START DATASET EXTRACT

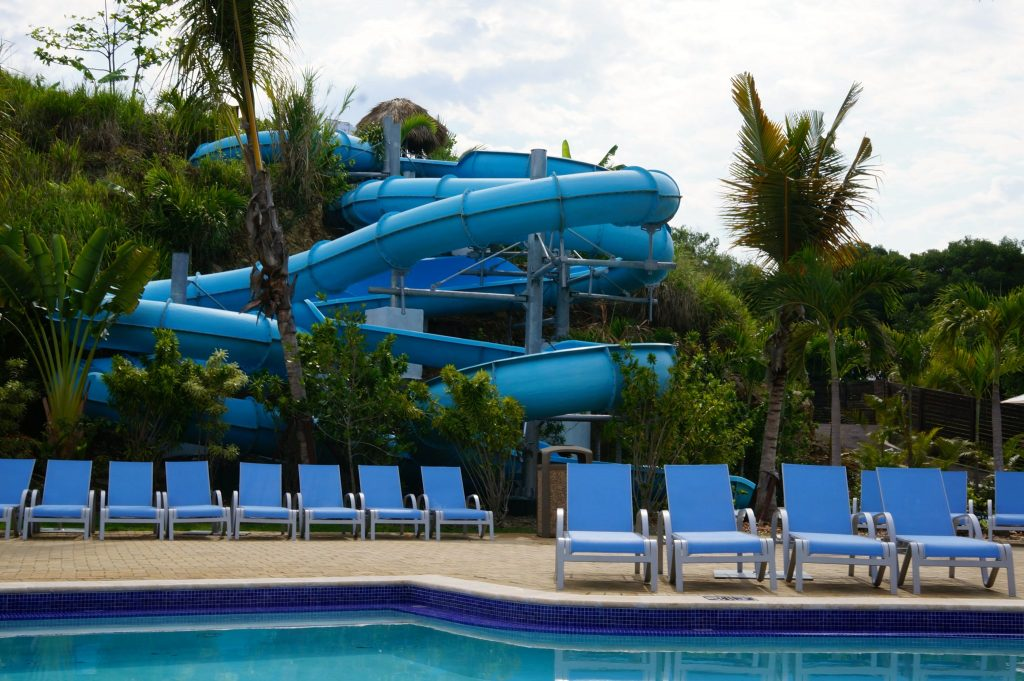 Amber Cove waterslide, pool, and lounge chairs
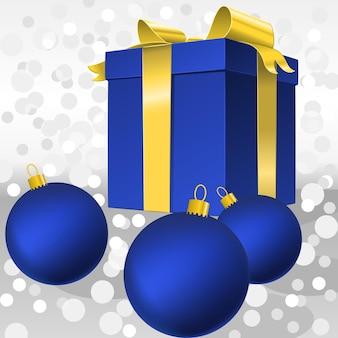 Confezione regalo blu vettoriale con fiocco in nastro dorato e palle di natale isolate su bianco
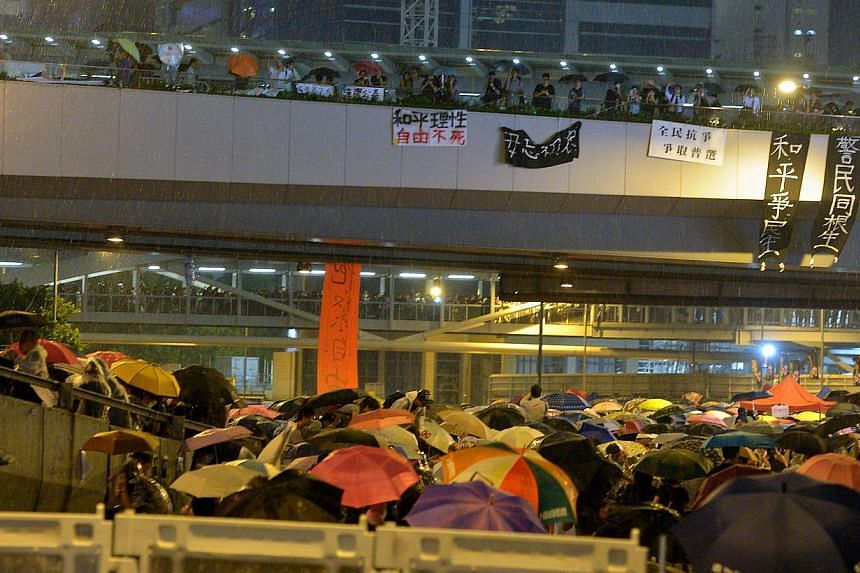 Umbrellas deployed during a sudden downpour as protesters block the road to the central business district in Hong Kong on Sept 30, 2014. -- ST PHOTO: KUA CHEE SIONG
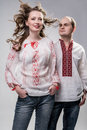 Young ukrainian couple in national dress vyshyvanka standing anthem pose Stock Images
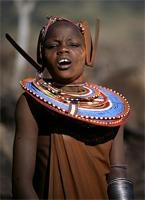 Young Maasai woman adorned with earrings and necklace.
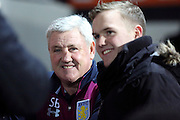 Aston Villa manager Steve Bruce posing for a photo with a fan during the EFL Sky Bet Championship match between Brentford and Aston Villa at Griffin Park, London, England on 31 January 2017. Photo by Matthew Redman.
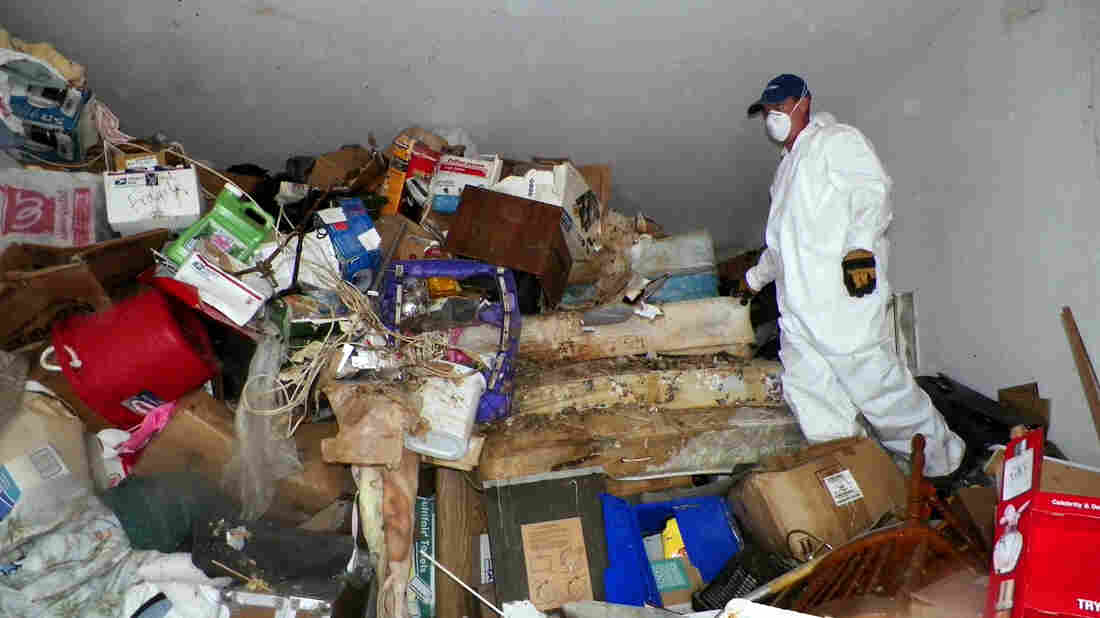 A worker cleans the home of a hoarder in Las Vegas. Teens may not have the time to accumulate this much stuff, but they still have symptoms.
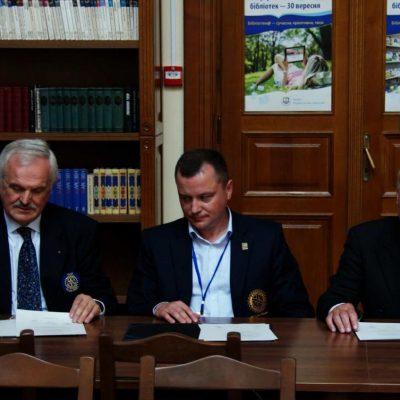 3 prezydentów podpisujący akt przekazania skanera dla Biblioteki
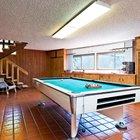 Стены игровой комнаты отделаны деревом, а пол практичной коричневой кафельной плиткой.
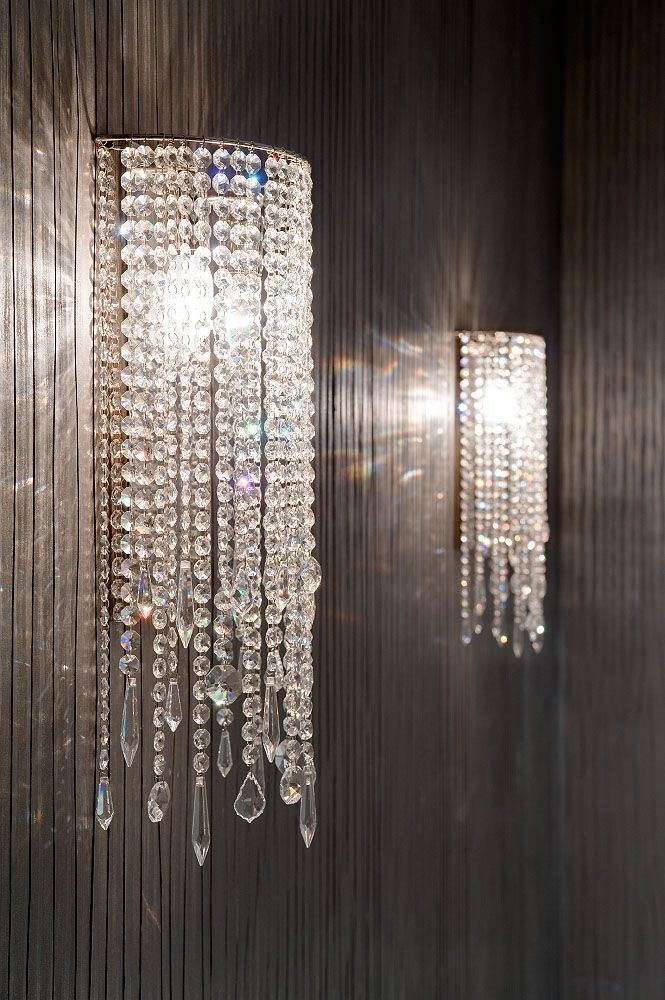 feature wall lighting. Decorative And Blingy Feature Wall Lights Which Set Off The Dark Metallic Wallpaper © Hill House Interiors Lighting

END DATASET EXTRACT

Beginning with the line that contains "A worker cleans" and ending with the last line of the data, transcribe each line exactly; pictures stay out.

 A worker cleans the home of a hoarder in Las Vegas. Teens may not have the time to accumulate this much stuff, but they still have symptoms.
 3 prezydentów podpisujący akt przekazania skanera dla Biblioteki
 Стены игровой комнаты отделаны деревом, а пол практичной коричневой кафельной плиткой.
 feature wall lighting. Decorative And Blingy Feature Wall Lights Which Set Off The Dark Metallic Wallpaper © Hill House Interiors Lighting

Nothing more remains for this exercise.